- _EXERCISE BRIEF_
Can you rewrite the data from the line containing "Which has the" through the end, swapping "optical center" for "camera" and leaving everything else unchanged?

Begin INFORMATION SHOWN

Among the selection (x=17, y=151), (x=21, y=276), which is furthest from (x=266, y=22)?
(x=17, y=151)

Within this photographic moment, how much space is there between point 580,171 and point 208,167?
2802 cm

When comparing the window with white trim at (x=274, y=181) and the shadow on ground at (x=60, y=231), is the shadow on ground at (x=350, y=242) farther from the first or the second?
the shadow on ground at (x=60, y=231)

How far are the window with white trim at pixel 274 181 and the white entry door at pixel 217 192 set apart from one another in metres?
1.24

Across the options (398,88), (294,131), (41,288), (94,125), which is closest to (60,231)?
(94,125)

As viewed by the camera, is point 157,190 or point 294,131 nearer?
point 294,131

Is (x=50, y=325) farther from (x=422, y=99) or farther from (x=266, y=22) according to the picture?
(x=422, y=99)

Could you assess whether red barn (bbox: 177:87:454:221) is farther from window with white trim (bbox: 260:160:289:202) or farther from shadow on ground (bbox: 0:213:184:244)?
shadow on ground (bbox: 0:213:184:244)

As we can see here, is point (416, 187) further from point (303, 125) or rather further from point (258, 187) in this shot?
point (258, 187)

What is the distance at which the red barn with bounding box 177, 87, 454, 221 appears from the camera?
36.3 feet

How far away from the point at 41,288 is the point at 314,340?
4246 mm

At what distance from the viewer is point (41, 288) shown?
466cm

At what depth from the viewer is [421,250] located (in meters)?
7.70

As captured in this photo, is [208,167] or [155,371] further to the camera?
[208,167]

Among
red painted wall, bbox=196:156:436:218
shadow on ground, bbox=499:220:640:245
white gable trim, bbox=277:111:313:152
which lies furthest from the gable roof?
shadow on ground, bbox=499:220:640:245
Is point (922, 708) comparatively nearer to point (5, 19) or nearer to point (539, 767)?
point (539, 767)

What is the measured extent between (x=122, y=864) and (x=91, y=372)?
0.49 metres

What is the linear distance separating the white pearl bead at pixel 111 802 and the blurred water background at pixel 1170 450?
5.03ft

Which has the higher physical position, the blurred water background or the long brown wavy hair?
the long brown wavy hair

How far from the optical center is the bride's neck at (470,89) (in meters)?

End INFORMATION SHOWN

- _EXERCISE RESPONSE_
Which has the higher physical position, the blurred water background or the long brown wavy hair?
the long brown wavy hair

How far from the camera is the bride's neck at (470,89) (in meters)?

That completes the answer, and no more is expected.